Fue entonces, en medio de esta fatal encrucijada, que, un día, sentí como alguien se
movía dentro de mí. Alguien pequeño y vital. No tuve duda: era el hijo de Leonardo.
Nuestro hijo. Oficialmente, claro está, estaba destinado a ser hijo de un rico mercader,
mi esposo. Mas, en realidad, sería el hijo —estaba segura— de la mente más increíble
de toda la historia. Leonardo, al saberlo, me abrazó y nos quedamos unos minutos —
para mí, valieron por media vida—, así, juntos, en silencio.
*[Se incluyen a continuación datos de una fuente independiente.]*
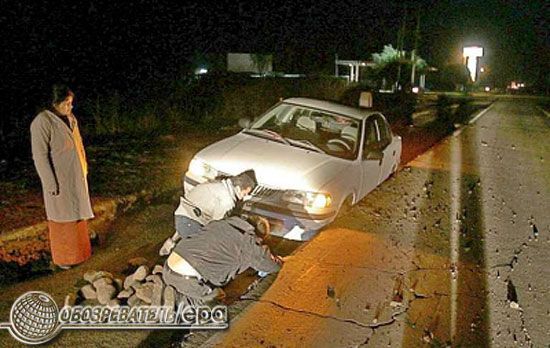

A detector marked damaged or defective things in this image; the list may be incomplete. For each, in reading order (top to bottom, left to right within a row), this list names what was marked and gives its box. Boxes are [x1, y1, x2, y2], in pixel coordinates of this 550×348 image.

damaged white sedan [183, 97, 404, 239]
cracked pavement [203, 98, 550, 348]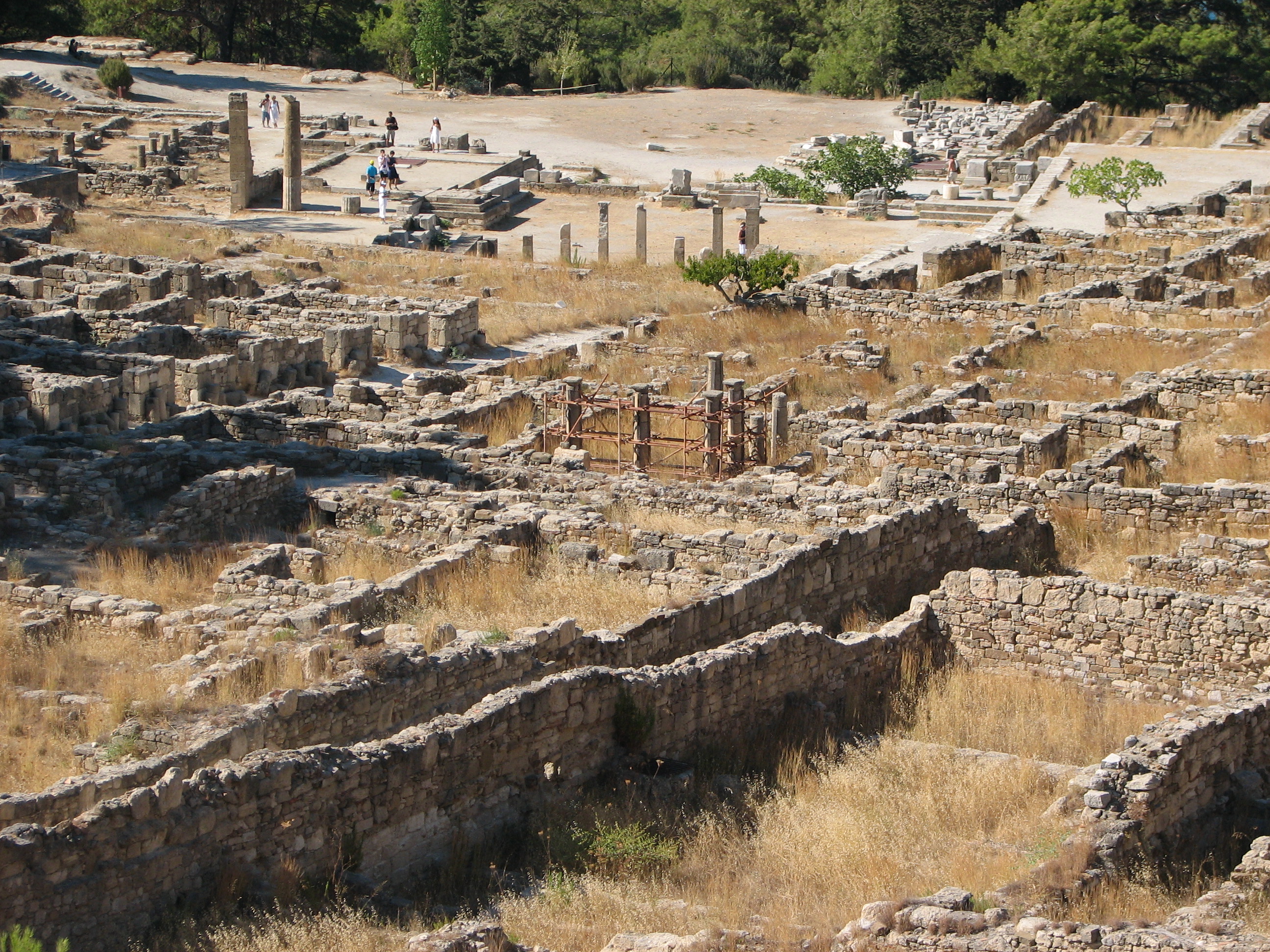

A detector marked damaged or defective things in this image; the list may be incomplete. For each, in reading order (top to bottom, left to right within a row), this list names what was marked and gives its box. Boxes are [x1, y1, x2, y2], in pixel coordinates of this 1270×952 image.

rusty metal scaffolding [543, 373, 782, 477]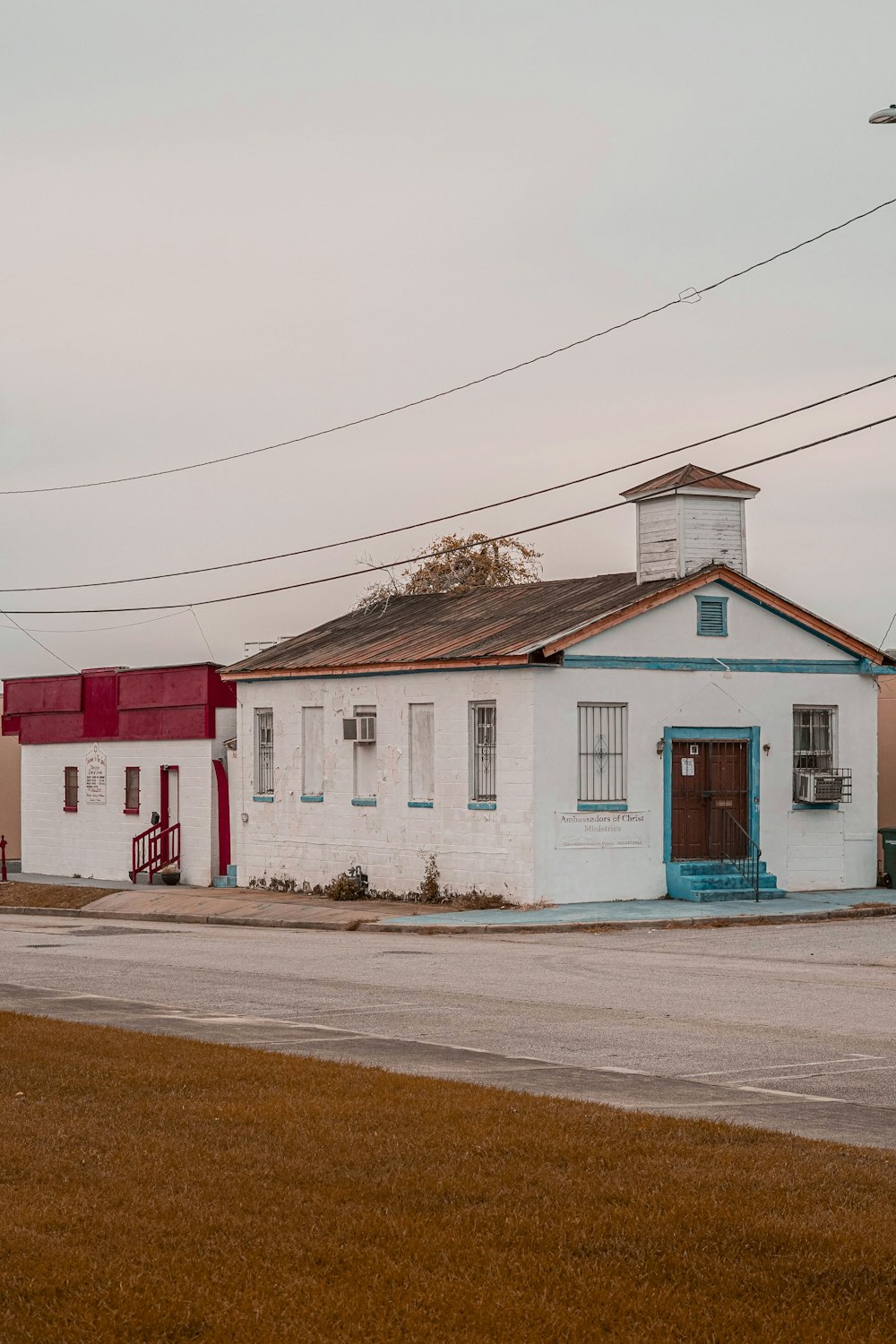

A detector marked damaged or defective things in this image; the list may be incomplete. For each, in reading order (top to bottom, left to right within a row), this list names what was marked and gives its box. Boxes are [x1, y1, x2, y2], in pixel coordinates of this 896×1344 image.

rusty corrugated roof [224, 570, 671, 672]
—¿Y si es una hija, amado? —le dije.
—Será Camilla, en ese caso. Camilla del Giocondo…
—Sí, Camilla del Giocondo… Camilla del Giocondo, Leonardo, con ojos verdes,
como los tuyos.
—Sí, y con tus rizos castaños, Lisa.
Hoy, todo esto es agua pasada. Leonardo, después de hacer y deshacer su obra, una
y mil veces, como Penélope, ha de acabar el retrato. Ambos lo hubiéramos dado todo
para que no llegara este momento, para poder permanecer juntos toda la vida.
—Lisa, os llevaré siempre conmigo. Jamás entregaré esta tela. No daré el cuadro por
acabado nunca y, así, os podré pintar cada día y siempre tendré una excusa para volver a
veros. Te aseguro, amada mía, que tu sonrisa será inmortal. Te lo prometo: este pincel
que ahora dejo, con tanto dolor, no anuncia ningún fin, sino la eternidad.